IEEE J Biomed Health Inform. 2019 Mar;23(2):817-824. doi: 10.1109/JBHI.2018.2822548. Epub 2018 Apr 2.
Ultrasound is a real-time image modality enabling the analysis of tendon dynamics for the diagnosis of carpal tunnel syndrome. Automatic tendon displacement quantification algorithms based on speckle tracking generally suffer from underestimation due to stationary background present in the tendon region. We propose an improved quantification method using singular value decomposition (SVD) filtering to suppress the clutter. The accuracy of our improved speckle tracking (IST) method was validated against a ground truth and compared to the accuracy of our original block matching (OBM) algorithm and commercial tissue tracking (CTT) software. The methods were evaluated in experiments involving six human cadaver arms. The ground-truth displacements were generated by tracking metal markers inserted in the tendons. The relative displacement errors with respect to the ground truth for IST were 12 ± 16.9%, which was significantly lower than for OBM (19.7 ± 20.8%) and for CTT (25.8 ± 18.4%). These findings show that SVD filtering improves the tendon tracking by reducing underestimation due to clutter.

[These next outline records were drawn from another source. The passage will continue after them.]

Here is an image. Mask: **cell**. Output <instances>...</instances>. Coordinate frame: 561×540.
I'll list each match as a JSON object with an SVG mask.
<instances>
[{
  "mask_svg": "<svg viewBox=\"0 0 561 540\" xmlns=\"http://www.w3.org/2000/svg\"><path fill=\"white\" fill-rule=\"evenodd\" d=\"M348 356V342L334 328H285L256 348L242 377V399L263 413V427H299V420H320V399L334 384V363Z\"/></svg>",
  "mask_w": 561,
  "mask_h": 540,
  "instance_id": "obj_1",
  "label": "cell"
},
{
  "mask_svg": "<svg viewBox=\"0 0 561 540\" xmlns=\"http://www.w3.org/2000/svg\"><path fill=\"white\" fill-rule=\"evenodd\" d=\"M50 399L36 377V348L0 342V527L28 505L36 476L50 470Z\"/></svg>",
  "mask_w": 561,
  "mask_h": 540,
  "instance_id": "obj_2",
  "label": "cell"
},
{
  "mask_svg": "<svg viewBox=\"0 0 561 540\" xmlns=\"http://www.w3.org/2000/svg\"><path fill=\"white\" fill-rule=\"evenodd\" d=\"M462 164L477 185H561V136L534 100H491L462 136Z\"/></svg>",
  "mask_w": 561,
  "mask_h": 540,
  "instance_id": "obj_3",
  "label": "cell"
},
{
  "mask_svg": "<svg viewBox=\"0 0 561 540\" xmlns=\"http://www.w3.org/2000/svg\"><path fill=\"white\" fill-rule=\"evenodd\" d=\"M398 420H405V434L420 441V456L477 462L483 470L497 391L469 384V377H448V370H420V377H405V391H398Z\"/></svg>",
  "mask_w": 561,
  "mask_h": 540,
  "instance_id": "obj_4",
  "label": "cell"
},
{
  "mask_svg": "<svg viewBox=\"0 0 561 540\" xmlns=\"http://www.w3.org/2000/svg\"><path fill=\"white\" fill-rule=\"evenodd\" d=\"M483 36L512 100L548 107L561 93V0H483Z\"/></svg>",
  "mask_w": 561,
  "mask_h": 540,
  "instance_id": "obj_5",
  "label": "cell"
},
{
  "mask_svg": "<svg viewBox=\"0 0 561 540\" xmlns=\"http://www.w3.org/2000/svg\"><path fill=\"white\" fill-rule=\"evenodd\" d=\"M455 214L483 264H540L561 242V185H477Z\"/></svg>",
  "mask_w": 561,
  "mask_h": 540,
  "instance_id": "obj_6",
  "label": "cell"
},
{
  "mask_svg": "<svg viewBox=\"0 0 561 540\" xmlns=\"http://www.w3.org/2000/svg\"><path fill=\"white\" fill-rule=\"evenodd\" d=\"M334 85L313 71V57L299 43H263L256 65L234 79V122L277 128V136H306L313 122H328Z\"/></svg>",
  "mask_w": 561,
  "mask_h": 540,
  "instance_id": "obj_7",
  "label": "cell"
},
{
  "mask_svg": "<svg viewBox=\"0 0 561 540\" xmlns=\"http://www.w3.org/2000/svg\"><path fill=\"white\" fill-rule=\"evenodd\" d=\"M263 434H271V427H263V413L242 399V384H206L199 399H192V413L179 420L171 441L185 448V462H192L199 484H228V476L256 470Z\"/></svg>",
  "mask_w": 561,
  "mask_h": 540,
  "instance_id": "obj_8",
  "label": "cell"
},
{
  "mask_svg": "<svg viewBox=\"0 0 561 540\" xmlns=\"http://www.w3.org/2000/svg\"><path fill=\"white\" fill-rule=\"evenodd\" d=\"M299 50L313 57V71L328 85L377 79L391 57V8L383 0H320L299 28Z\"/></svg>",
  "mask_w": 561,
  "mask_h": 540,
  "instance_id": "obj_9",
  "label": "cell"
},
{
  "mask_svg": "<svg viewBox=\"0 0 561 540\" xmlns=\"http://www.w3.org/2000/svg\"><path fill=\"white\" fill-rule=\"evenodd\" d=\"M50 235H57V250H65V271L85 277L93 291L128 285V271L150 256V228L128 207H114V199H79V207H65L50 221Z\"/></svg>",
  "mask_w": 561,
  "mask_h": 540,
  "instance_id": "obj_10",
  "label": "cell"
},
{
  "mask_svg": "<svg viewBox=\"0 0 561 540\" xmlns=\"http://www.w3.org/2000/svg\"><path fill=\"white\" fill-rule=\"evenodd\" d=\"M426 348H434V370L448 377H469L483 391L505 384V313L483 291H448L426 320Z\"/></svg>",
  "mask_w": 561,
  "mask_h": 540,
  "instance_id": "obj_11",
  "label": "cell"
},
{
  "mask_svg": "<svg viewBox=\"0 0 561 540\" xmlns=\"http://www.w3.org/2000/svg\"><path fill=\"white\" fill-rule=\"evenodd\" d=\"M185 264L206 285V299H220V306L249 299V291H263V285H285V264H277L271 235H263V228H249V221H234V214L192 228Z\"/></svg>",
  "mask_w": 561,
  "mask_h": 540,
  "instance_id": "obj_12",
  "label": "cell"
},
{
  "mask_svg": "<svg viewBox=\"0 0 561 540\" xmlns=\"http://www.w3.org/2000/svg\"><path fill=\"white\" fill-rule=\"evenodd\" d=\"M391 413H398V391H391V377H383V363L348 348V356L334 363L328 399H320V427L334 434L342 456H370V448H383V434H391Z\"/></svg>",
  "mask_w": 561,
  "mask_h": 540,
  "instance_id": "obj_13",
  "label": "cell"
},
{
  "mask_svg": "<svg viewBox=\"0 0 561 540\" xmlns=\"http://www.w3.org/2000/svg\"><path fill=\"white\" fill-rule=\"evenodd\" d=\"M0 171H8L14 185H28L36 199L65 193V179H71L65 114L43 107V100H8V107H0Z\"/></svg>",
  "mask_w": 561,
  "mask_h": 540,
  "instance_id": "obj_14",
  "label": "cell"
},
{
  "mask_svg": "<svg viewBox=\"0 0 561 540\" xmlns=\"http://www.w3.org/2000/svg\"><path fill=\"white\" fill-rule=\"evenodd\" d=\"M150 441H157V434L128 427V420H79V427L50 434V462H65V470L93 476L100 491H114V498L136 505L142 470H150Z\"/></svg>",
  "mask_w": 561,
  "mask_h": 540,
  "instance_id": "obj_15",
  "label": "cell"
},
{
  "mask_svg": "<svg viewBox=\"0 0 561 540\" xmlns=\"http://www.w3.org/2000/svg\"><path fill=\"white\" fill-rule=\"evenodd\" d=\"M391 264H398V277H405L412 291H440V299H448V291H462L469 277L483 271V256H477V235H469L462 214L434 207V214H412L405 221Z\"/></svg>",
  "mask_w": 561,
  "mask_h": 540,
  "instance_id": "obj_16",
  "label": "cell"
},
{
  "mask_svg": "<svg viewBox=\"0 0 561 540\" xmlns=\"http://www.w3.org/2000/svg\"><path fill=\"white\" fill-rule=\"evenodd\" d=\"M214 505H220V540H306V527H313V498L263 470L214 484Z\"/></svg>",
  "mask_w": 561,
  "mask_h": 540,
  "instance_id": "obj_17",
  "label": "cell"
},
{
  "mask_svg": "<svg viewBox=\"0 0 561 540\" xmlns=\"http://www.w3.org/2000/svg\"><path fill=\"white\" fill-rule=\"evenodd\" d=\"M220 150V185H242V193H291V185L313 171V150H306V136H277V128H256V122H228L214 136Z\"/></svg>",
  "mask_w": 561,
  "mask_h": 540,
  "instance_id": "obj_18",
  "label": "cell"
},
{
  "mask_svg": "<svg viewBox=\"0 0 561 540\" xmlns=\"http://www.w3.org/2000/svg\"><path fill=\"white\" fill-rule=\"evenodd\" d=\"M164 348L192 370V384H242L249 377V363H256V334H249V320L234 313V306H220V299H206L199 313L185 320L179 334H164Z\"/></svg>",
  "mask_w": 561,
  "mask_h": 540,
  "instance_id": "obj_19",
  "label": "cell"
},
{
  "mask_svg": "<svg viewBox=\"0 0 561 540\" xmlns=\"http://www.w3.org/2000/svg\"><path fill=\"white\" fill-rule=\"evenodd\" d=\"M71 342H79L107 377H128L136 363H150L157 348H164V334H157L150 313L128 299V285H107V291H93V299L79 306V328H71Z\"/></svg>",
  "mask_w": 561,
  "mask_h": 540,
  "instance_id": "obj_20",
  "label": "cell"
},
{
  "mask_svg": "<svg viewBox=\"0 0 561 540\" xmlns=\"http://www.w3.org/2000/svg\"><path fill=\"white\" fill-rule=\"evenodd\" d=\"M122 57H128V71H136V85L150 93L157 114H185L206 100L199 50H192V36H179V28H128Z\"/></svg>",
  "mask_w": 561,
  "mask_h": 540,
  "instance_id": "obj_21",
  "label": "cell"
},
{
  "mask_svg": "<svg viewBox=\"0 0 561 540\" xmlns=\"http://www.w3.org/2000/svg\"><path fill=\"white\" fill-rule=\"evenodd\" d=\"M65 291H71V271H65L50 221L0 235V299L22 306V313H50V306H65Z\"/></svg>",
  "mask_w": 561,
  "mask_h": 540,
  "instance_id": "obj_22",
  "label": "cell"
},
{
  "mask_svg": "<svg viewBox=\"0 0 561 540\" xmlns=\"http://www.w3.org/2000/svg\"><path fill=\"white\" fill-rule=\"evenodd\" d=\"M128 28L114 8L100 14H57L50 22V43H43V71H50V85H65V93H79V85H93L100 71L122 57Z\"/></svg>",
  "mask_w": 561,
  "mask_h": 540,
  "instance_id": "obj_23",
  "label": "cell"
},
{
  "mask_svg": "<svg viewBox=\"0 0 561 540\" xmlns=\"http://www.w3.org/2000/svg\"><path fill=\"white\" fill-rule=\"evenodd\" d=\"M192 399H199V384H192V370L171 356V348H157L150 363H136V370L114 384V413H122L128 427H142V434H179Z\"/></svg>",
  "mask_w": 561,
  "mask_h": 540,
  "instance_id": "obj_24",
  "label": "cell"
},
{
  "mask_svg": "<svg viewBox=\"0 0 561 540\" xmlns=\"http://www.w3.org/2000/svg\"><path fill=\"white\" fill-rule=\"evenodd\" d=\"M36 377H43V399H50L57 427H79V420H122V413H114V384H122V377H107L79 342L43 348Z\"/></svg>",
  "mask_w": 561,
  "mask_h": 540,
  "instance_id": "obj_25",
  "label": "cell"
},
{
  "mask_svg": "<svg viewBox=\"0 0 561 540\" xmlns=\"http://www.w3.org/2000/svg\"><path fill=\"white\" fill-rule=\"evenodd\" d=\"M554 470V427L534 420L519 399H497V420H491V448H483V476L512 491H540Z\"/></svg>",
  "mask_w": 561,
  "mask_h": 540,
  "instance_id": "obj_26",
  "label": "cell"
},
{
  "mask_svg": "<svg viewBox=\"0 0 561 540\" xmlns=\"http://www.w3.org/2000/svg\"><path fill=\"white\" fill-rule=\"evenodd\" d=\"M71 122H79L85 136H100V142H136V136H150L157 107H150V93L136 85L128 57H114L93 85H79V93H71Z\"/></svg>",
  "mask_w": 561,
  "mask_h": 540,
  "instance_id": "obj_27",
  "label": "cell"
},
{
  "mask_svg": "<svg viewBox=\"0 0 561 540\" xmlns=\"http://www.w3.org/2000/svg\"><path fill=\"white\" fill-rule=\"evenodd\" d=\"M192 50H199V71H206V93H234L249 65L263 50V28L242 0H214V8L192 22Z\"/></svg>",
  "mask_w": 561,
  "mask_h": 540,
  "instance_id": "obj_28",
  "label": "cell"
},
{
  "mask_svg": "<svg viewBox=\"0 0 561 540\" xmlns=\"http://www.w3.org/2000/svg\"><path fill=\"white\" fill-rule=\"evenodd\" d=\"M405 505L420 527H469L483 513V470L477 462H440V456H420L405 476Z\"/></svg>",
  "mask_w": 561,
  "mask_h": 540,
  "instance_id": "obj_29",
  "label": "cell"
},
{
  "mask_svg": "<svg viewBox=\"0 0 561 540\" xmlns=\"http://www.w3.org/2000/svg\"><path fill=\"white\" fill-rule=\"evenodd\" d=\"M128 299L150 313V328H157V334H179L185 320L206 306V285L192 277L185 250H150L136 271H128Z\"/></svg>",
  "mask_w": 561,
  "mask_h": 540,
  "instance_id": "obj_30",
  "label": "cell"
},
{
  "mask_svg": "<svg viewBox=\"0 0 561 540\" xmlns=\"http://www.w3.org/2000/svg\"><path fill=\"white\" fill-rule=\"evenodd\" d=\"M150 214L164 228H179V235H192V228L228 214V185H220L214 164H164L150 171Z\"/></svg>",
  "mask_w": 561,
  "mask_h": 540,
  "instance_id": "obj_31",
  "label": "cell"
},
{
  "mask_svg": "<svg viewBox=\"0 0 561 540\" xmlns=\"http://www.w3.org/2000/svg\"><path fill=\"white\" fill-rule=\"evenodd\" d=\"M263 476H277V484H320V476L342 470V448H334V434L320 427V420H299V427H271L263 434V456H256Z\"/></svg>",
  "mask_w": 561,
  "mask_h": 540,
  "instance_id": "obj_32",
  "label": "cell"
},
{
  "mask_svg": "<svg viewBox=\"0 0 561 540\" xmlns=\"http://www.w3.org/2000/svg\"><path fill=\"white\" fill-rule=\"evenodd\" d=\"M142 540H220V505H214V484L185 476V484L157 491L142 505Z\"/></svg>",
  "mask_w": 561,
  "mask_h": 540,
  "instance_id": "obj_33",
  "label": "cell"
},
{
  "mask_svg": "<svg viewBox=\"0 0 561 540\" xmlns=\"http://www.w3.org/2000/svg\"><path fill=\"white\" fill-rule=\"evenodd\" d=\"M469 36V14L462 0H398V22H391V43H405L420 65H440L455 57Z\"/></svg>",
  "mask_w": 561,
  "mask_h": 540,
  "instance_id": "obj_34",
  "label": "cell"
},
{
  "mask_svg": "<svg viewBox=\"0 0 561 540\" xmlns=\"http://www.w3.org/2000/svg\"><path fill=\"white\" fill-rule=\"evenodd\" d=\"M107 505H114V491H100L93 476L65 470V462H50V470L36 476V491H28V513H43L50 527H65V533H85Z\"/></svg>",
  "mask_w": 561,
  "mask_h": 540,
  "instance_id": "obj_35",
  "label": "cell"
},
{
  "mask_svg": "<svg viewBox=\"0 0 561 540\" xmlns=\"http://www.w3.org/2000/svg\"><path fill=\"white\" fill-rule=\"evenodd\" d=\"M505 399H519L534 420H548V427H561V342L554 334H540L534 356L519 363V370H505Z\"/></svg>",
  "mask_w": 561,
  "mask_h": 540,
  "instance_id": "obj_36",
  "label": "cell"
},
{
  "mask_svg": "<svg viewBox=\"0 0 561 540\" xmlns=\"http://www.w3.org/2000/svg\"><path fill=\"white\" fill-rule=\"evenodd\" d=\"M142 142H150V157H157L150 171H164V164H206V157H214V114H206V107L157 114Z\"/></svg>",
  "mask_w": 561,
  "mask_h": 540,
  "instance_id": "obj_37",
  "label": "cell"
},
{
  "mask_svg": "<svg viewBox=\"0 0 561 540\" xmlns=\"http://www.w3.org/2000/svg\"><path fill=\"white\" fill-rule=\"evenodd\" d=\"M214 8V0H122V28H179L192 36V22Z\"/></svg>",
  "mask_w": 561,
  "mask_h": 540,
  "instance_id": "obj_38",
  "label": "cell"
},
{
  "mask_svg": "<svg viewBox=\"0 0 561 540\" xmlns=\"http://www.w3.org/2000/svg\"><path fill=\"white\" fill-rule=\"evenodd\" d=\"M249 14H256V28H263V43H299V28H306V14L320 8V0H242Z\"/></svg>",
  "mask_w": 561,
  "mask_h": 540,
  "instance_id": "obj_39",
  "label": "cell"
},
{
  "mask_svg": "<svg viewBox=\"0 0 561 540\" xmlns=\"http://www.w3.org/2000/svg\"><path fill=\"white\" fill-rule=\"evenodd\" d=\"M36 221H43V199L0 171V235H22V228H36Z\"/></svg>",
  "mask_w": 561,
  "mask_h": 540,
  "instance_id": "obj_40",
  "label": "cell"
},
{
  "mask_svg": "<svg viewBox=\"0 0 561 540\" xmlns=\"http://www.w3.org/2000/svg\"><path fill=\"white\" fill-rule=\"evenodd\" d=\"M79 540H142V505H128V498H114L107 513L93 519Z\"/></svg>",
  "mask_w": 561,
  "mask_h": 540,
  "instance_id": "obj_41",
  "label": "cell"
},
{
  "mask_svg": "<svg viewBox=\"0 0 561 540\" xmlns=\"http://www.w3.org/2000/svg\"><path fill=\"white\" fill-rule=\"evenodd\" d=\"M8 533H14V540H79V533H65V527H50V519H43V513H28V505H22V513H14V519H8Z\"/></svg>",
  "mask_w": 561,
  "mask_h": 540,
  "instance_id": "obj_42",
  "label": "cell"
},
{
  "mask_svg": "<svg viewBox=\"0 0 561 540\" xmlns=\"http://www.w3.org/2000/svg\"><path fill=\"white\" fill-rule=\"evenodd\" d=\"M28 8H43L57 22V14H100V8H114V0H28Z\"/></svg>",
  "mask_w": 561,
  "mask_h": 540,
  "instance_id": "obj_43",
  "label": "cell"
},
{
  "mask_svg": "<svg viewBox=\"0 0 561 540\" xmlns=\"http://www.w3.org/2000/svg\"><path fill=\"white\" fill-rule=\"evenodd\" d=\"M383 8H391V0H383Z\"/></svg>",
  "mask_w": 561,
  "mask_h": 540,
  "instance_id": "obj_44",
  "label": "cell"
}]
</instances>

超声是一种实时成像方式,可用于分析腕管综合征的肌腱动力学。基于散斑跟踪的自动肌腱位移量化算法通常由于肌腱区域存在静止背景而存在低估的问题。我们提出了一种使用奇异值分解(SVD)滤波的改进量化方法来抑制杂波。我们的改进散斑跟踪(IST)方法的准确性通过与真实值进行验证,并与我们原始的块匹配(OBM)算法和商业组织追踪(CTT)软件的准确性进行比较。该方法在涉及六个人体尸体手臂的实验中进行了评估。真实值位移是通过跟踪插入肌腱中的金属标记生成的。与 IST 的真实值相比,IST 的相对位移误差为 12 ± 16.9%,明显低于 OBM(19.7 ± 20.8%)和 CTT(25.8 ± 18.4%)。这些发现表明,SVD 滤波通过减少由于杂波导致的低估来改善肌腱跟踪。